Bouricius, wiens roem als geleerde en als mensch verkondigd is in een door Winsemius te zijner gedachtenis gehouden Oratio (Fran. 1636), heeft in briefwisseling gestaan o.a. met den bekenden leidschen hoogleeraar Petrus Cunaeus (zie:Petri Cunaei .... Epistolae, uitg. P. Burman (Leid. 1725) 213-226) en met Constantijn Huygens, met wien hij zeer bevriend was (Briefwisseling van Const Huygens door
Worp I p. 344, 345, 348). Er zijn van hem enkele latijnsche gedichten bewaard en een Carmen funebre ter eere van zijn in 1618 overleden broeder Gijsbert, die voorgaat.

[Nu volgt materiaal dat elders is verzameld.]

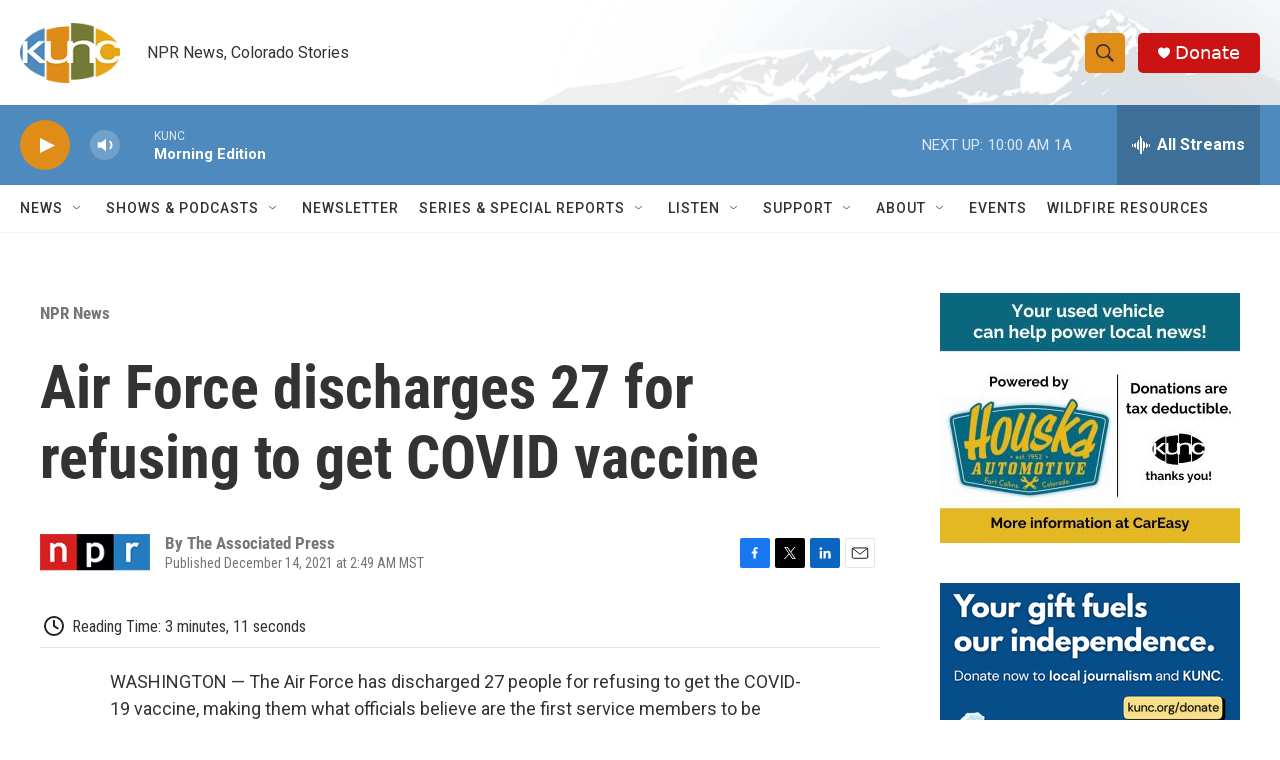

--- FILE ---
content_type: text/html; charset=utf-8
request_url: https://www.google.com/recaptcha/api2/aframe
body_size: 250
content:
<!DOCTYPE HTML><html><head><meta http-equiv="content-type" content="text/html; charset=UTF-8"></head><body><script nonce="WRWG8yLiJaOfkmvJ7C5hEg">/** Anti-fraud and anti-abuse applications only. See google.com/recaptcha */ try{var clients={'sodar':'https://pagead2.googlesyndication.com/pagead/sodar?'};window.addEventListener("message",function(a){try{if(a.source===window.parent){var b=JSON.parse(a.data);var c=clients[b['id']];if(c){var d=document.createElement('img');d.src=c+b['params']+'&rc='+(localStorage.getItem("rc::a")?sessionStorage.getItem("rc::b"):"");window.document.body.appendChild(d);sessionStorage.setItem("rc::e",parseInt(sessionStorage.getItem("rc::e")||0)+1);localStorage.setItem("rc::h",'1769166498238');}}}catch(b){}});window.parent.postMessage("_grecaptcha_ready", "*");}catch(b){}</script></body></html>

--- FILE ---
content_type: text/plain; charset=utf-8
request_url: https://gdapi.pushplanet.com/
body_size: 708
content:
{
  "devsrc": "memory",
  "ip_hits": 1,
  "geo": {
    "time_zone": "America/Chicago",
    "ip": "13.58.162.184",
    "continent_code": "NA",
    "continent_name": "North America",
    "latitude": 37.751,
    "country_code": "US",
    "country_name": "United States",
    "longitude": -97.822
  },
  "ip_key": "ip_13.58.162.184",
  "rand": 880047,
  "ip_blocked": false,
  "ts": 1769166497144.0,
  "da": "bg*br*al|Apple%bt*bm*bs*cb*bu*dl$0^j~m|131.0.0.0%v~d~f~primarySoftwareType|Robot%s~r~dg*e~b~dq*z|Blink%cn*ds*ba*ch*cc*n|Chrome%t~bl*ac~aa~g~y|macOS%ce*ah~bq*bd~dd*cq$0^cl*df*bp*ad|Desktop%bh*c~dc*dn*bi*ae~ci*cx*p~bk*de*bc*i~h|10.15.7%cd*w~cu*ck*l~u~partialIdentification*af~bz*db*ab*q~a*cp$0^dh*k|Apple%cr*ag|-",
  "ep": "lightboxapi"
}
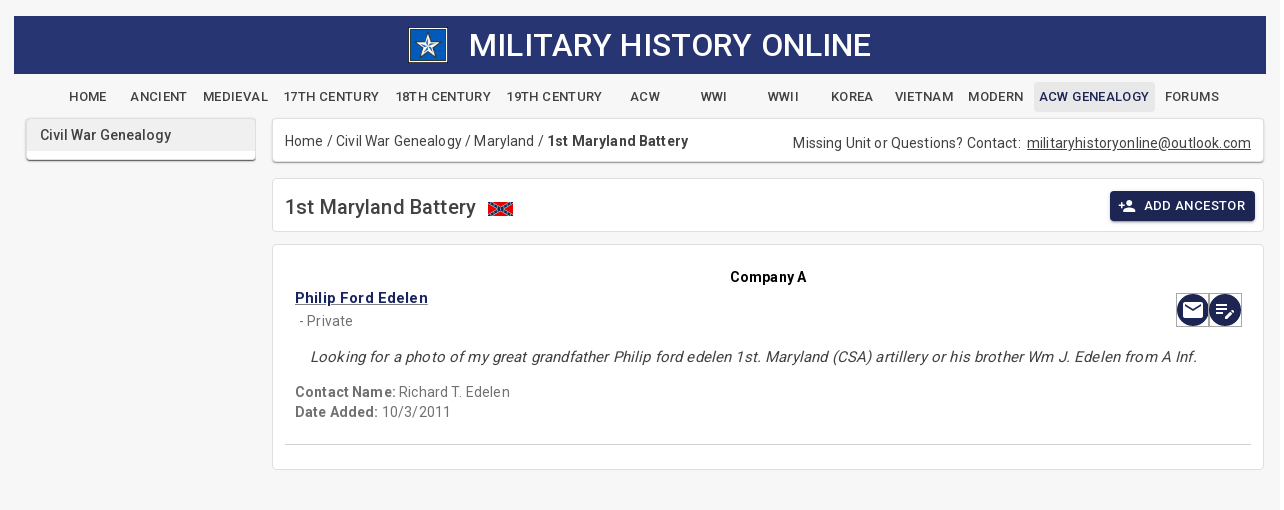

--- FILE ---
content_type: text/javascript
request_url: https://militaryhistoryonline.com/Components/Layout/ReconnectModal.13ja33weya.razor.js
body_size: 249
content:
// Set up event handlers
const reconnectModal = document.getElementById("components-reconnect-modal");
reconnectModal.addEventListener("components-reconnect-state-changed", handleReconnectStateChanged);

const retryButton = document.getElementById("components-reconnect-button");
retryButton.addEventListener("click", retry);

const resumeButton = document.getElementById("components-resume-button");
resumeButton.addEventListener("click", resume);

function handleReconnectStateChanged(event) {
    if (event.detail.state === "show") {
        reconnectModal.showModal();
    } else if (event.detail.state === "hide") {
        reconnectModal.close();
    } else if (event.detail.state === "failed") {
        document.addEventListener("visibilitychange", retryWhenDocumentBecomesVisible);
    } else if (event.detail.state === "rejected") {
        location.reload();
    }
}

async function retry() {
    document.removeEventListener("visibilitychange", retryWhenDocumentBecomesVisible);

    try {
        // Reconnect will asynchronously return:
        // - true to mean success
        // - false to mean we reached the server, but it rejected the connection (e.g., unknown circuit ID)
        // - exception to mean we didn't reach the server (this can be sync or async)
        const successful = await Blazor.reconnect();
        if (!successful) {
            // We have been able to reach the server, but the circuit is no longer available.
            // We'll reload the page so the user can continue using the app as quickly as possible.
            const resumeSuccessful = await Blazor.resumeCircuit();
            if (!resumeSuccessful) {
                location.reload();
            } else {
                reconnectModal.close();
            }
        }
    } catch (err) {
        // We got an exception, server is currently unavailable
        document.addEventListener("visibilitychange", retryWhenDocumentBecomesVisible);
    }
}

async function resume() {
    try {
        const successful = await Blazor.resumeCircuit();
        if (!successful) {
            location.reload();
        }
    } catch {
        location.reload();
    }
}

async function retryWhenDocumentBecomesVisible() {
    if (document.visibilityState === "visible") {
        await retry();
    }
}
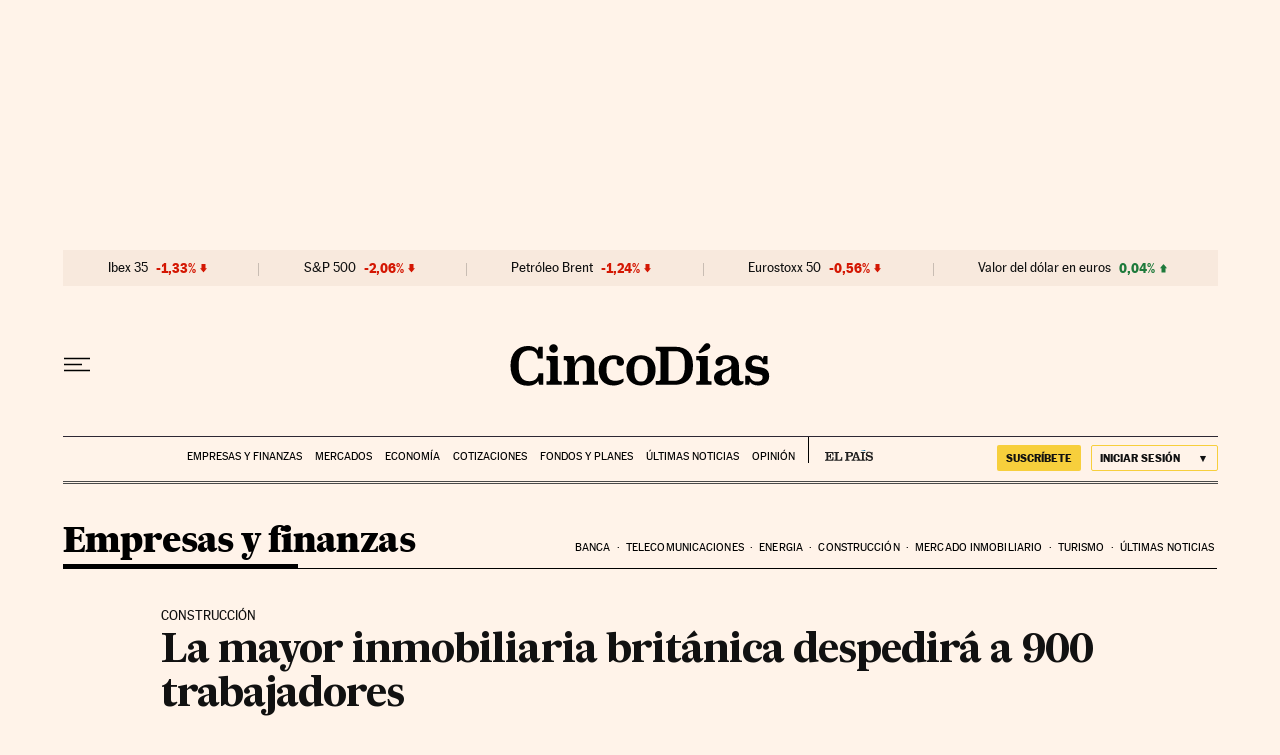

--- FILE ---
content_type: application/javascript; charset=utf-8
request_url: https://fundingchoicesmessages.google.com/f/AGSKWxWil2l0r2IsZg-ZA5ZOB3cw89vR4bDS3MW3Ojqka7ki0O4mRdMgJ4TFCZ1LKQirwh8SaJJP1RvLzxMSaDpfIZyzqT6tMKDVrcBVJco2HccwOXQDeGgrSf3HLcRHje40V4rtb9EqS2ROr6qGe2iQWOZogUJdfdTkpZgiHsZRDmbwmtMDCDAc6gPLHZD6/_/globalad./ad2border./front/ads-.com/gads//promotools1.
body_size: -1290
content:
window['2ed2c9dd-03e7-4769-ac8b-9e7613370315'] = true;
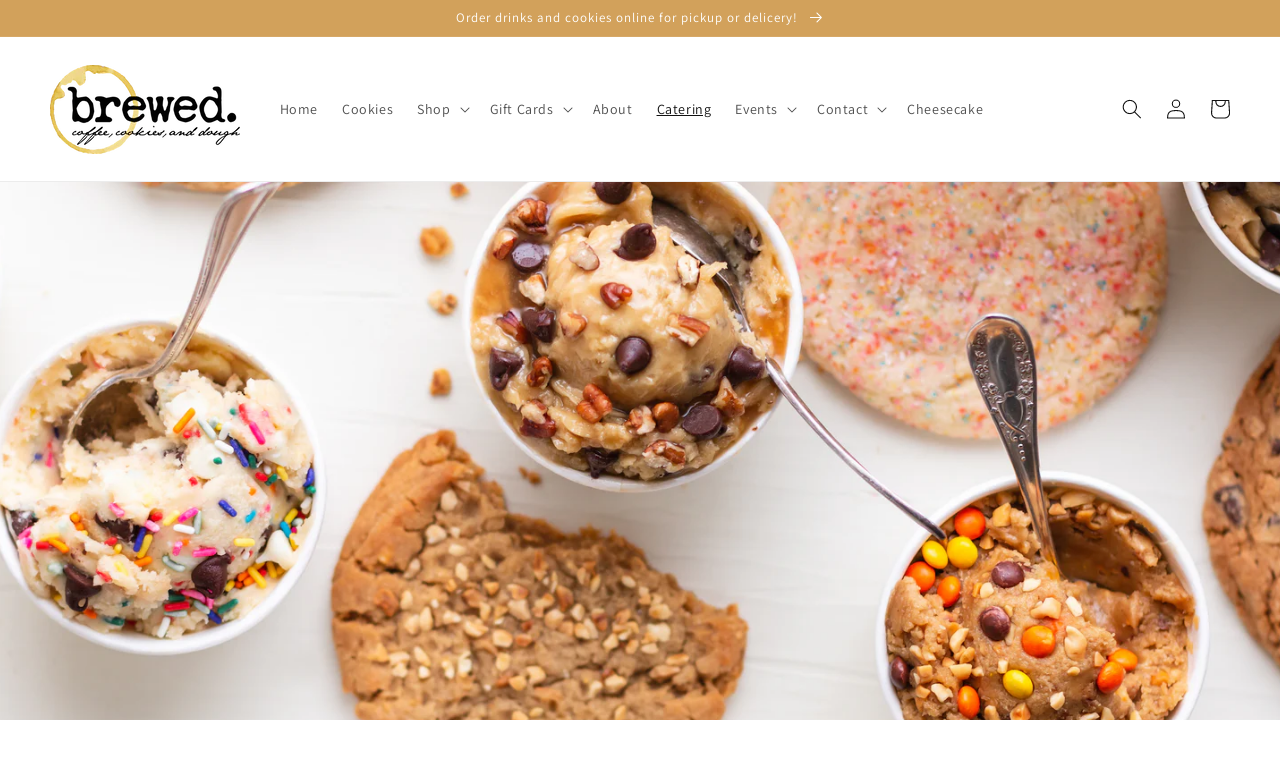

--- FILE ---
content_type: text/css
request_url: https://brewednapa.com/cdn/shop/t/3/assets/section-main-page.css?v=133170935506604664021668125098
body_size: -593
content:
.page-title {
  margin-top: 0;
}

.main-page-title {
  margin-bottom: 3rem;
}

@media screen and (min-width: 750px) {
  .main-page-title {
    margin-bottom: 4rem;
  }
}

.page-placeholder-wrapper {
  display: flex;
  justify-content: center;
}

.page-placeholder {
  width: 52.5rem;
  height: 52.5rem;
}


.bcontact-embed, .bcontact-embed *, .bcontact-embed :after, .bcontact-embed :before {
-webkit-box-sizing: border-box;
box-sizing: border-box;
  margin-left: 0px;
  margin-bottom: 20px;
}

Hij was gehuwd met Hauckje Hillama, dochter van den raadsheer Gellius. Zij overl. 11 Dec. 1669. Van zijn kinderen is Gellius in 1654 als kapitein overleden; Johannes en Jacobus volgen.
Een geschilderd portret bij Douair. van Welderen baronesse Rengers, huize ‘de Ehse’ bij Almen.
Zie behalve genoemde rede van Winsemius: Boeles, Friesl. Hoogeschool II, 114-116; G. de Wal, Oratio de claris Frisiae JCtis, ann. 244-250; J.Sickenga, Het hof van Friesland ged. de zeventiende eeuw (Leid. 1869) 188-191; De Nederl. Leeuw I (1883) 52; De Nederl. Heraut VI (1890) 190.